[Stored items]
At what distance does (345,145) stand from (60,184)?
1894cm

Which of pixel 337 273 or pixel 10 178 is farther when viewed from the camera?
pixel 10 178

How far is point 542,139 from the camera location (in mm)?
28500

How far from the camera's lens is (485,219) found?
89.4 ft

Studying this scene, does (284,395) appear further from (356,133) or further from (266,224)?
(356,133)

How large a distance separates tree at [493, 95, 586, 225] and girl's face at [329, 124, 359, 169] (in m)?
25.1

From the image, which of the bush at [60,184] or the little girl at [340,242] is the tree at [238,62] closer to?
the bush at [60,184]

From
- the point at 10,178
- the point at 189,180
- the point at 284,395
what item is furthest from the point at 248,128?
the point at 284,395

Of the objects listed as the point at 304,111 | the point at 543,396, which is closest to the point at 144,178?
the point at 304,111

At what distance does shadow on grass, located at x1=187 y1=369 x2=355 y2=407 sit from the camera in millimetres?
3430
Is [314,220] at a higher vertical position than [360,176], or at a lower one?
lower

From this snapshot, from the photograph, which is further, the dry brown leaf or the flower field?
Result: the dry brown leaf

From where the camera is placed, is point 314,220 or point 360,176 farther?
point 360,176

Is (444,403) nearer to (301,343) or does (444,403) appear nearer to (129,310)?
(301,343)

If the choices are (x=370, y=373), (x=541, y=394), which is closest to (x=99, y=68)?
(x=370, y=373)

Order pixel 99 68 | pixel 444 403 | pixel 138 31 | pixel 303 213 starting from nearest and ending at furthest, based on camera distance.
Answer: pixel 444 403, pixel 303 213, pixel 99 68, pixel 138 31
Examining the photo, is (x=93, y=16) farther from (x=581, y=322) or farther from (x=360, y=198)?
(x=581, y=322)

DIRECTIVE: Copy every entry above word for word, changing nothing.

RESPONSE TO THE EXERCISE:
At what distance does (345,145) stand from (60,184)?
1894cm

Which of pixel 337 273 or pixel 10 178 is farther when viewed from the camera?
pixel 10 178

How far is point 542,139 from the camera location (in mm)?
28500

How far from the camera's lens is (485,219) found?
89.4 ft

Studying this scene, does (284,395) appear further from (356,133) or further from (266,224)?
(356,133)

How large a distance separates tree at [493, 95, 586, 225] and girl's face at [329, 124, 359, 169] (in m)?
25.1

From the image, which of the bush at [60,184] or the little girl at [340,242] is the tree at [238,62] closer to?
the bush at [60,184]

From
- the point at 10,178
- the point at 189,180
- the point at 284,395
what item is furthest from the point at 248,128?
the point at 284,395

Of the objects listed as the point at 304,111 | the point at 543,396, which is closest to the point at 144,178?
the point at 304,111

At what distance does shadow on grass, located at x1=187 y1=369 x2=355 y2=407 sit from the camera in millimetres?
3430
Is [314,220] at a higher vertical position than [360,176], or at a lower one?
lower

From this snapshot, from the photograph, which is further, the dry brown leaf or the flower field?
Result: the dry brown leaf

From where the camera is placed, is point 314,220 or point 360,176 farther?
point 360,176

Is (444,403) nearer to (301,343) or does (444,403) appear nearer to (129,310)?
(301,343)

If the choices are (x=370, y=373), (x=541, y=394), which is closest to (x=99, y=68)?
(x=370, y=373)

Order pixel 99 68 | pixel 444 403 | pixel 138 31 | pixel 303 213 starting from nearest and ending at furthest, based on camera distance.
Answer: pixel 444 403, pixel 303 213, pixel 99 68, pixel 138 31
Examining the photo, is (x=93, y=16) farther from (x=581, y=322) or farther from (x=360, y=198)?
(x=581, y=322)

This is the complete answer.